The preferential expression of the GAD65 gene in infected astrocytes (control of neurons) seems to provide a specific advantage about the expected GABA-mediated anticonvulsant effect (see, for example, WO2014/116652, incorporated herein by reference). As shown in vitro, the infection of primary astrocytes results in a Ca2 ⁺ independent increase in extracellular GABA concentration. Therefore, it is expected that astrocyte-mediated GABA release in the spinal cord parenchyma will be independent of the functionality and connectivity of the local neuronal inhibitory circuits, and will specifically exert its hyperpolarizing effect on the GABA _B receptors expressed on Ia afferent neurons and/or α-motor neurons. The biological activity of GABA produced by astrocytes is confirmed by its depolarization induction on hNT neurons cultured in preferentially expressing GABA _A receptors.
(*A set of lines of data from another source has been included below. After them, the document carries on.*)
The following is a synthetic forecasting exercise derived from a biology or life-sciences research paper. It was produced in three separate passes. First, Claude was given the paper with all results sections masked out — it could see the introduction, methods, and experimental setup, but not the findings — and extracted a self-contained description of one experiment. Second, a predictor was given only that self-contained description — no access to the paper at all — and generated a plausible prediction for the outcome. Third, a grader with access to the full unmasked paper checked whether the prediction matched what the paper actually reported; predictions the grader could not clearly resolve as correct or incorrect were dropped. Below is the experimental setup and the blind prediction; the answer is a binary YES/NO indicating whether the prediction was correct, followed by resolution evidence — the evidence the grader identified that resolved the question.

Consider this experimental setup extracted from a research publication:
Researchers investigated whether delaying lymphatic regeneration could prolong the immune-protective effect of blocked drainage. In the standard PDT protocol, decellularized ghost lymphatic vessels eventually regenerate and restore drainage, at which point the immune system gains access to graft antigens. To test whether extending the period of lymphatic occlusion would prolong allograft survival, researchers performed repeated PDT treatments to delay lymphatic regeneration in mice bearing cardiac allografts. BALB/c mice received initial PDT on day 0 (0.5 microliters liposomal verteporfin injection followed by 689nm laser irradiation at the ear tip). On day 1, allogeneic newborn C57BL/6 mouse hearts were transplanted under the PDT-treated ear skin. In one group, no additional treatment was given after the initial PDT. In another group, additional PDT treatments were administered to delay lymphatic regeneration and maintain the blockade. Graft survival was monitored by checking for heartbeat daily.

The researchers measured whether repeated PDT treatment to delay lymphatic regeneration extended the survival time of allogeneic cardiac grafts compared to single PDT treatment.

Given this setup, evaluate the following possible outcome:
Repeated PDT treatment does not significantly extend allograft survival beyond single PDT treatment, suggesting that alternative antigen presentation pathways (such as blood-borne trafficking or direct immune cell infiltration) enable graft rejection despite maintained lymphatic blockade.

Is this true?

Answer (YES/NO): NO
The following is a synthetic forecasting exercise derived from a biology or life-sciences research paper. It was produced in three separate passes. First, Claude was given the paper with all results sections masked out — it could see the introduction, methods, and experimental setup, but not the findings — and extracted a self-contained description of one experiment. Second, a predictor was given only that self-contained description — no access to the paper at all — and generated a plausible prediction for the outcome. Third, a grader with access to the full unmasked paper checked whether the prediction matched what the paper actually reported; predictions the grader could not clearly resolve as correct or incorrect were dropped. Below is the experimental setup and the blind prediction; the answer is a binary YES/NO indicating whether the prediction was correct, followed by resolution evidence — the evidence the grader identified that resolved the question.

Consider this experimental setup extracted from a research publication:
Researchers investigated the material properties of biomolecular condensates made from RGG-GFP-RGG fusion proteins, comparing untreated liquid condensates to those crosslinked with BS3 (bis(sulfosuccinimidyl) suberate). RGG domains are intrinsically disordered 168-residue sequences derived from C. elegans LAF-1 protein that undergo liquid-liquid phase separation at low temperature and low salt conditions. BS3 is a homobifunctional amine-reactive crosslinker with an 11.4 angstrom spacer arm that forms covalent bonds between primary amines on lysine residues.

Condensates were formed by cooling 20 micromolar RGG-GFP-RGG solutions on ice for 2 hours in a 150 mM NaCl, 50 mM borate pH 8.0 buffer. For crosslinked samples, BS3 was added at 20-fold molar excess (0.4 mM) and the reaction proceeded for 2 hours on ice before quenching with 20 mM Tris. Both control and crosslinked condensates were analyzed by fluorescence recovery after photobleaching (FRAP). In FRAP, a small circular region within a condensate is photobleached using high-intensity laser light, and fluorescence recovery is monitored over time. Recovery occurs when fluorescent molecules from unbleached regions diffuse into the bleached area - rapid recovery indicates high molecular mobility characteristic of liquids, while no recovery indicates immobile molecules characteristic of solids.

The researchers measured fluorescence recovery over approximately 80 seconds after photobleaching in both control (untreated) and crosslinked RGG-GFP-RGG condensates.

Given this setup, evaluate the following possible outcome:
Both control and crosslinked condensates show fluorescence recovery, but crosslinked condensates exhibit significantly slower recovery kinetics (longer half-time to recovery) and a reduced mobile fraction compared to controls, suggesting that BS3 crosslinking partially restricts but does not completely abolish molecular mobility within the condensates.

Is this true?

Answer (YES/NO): NO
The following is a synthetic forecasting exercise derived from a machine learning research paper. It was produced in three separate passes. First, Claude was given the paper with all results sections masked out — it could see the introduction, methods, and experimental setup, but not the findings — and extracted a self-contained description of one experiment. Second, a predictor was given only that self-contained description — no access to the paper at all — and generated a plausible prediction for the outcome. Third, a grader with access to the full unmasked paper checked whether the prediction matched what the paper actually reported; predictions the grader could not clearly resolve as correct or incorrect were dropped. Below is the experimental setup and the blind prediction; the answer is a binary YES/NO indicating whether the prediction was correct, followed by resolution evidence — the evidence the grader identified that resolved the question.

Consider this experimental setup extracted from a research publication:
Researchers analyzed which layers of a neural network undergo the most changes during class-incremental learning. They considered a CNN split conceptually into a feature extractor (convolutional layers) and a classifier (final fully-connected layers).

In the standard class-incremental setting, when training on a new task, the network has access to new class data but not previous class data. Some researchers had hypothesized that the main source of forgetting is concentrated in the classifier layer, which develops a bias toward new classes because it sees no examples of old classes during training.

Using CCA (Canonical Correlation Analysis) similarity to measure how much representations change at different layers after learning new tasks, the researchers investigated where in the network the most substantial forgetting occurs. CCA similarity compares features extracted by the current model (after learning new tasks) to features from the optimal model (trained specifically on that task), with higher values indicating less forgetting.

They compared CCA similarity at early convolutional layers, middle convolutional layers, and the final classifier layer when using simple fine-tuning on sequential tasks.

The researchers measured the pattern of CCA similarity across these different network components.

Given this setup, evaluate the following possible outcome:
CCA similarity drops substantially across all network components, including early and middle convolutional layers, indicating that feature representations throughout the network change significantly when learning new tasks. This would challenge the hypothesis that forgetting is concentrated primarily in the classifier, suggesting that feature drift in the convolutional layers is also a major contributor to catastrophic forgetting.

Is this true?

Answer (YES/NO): NO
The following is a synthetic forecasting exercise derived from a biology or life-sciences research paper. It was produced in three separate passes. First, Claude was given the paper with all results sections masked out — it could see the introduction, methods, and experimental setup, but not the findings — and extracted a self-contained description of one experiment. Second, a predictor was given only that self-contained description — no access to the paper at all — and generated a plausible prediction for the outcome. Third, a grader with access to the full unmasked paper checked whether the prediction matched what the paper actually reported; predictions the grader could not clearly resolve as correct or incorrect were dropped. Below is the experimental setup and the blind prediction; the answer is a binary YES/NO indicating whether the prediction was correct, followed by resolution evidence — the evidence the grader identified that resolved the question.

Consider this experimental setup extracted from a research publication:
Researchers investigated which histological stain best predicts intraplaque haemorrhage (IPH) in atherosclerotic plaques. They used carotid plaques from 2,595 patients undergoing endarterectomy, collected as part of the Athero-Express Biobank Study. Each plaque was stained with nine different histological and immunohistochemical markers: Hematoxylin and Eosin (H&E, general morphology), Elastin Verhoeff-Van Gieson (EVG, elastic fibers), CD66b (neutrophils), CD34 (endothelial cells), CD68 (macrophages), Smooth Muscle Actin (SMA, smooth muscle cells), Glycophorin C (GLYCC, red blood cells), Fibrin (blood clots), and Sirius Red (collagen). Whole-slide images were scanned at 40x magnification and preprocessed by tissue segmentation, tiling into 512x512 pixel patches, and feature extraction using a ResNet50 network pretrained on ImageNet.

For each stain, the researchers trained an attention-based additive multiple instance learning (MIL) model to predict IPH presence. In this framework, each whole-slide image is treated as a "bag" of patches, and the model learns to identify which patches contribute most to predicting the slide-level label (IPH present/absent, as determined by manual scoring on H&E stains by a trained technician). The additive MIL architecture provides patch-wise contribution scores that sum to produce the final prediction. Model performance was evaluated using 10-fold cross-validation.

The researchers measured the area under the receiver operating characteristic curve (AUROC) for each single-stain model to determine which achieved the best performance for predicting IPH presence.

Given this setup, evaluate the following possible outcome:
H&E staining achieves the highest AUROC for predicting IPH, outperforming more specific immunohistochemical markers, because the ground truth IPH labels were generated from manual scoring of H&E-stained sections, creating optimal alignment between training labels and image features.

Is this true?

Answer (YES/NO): YES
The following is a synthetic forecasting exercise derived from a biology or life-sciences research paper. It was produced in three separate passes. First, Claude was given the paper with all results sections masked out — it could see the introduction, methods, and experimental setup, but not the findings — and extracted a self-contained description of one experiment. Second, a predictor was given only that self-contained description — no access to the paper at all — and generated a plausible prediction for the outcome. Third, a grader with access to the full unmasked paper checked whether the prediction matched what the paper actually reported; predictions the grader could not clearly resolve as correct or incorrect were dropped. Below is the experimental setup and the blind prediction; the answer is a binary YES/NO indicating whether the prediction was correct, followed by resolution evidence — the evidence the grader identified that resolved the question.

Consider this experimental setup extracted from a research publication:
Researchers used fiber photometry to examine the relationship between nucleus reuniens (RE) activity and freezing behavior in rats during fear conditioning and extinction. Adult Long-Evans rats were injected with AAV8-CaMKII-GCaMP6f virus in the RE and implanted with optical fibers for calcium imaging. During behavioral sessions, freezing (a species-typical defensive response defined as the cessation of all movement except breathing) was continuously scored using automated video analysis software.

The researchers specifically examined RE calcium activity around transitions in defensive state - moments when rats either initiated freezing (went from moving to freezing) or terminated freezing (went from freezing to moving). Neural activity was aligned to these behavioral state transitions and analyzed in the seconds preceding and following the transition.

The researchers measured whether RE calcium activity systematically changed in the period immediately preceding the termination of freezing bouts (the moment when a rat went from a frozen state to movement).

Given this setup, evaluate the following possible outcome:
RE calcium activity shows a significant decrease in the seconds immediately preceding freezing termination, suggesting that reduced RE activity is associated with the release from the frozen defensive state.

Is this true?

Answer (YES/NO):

The use of dual-gene therapy with GAD65 and VGAT represents a novel approach aimed at increasing regional neuronal inhibition, an approach not previously tested in the context of spinal cord or brain delivery. Central to this finding is the need for both genes to be upregulated to achieve functionally relevant inhibition of otherwise hyperexcitable neurons. The potency of this therapeutic effect suggests that sufficient amounts of releasable GABA are available in the synaptic cleft to induce inhibition at the postsynaptic membrane, leading to a decrease in α-motor neuron excitability and resulting in inhibition of muscle spasticity.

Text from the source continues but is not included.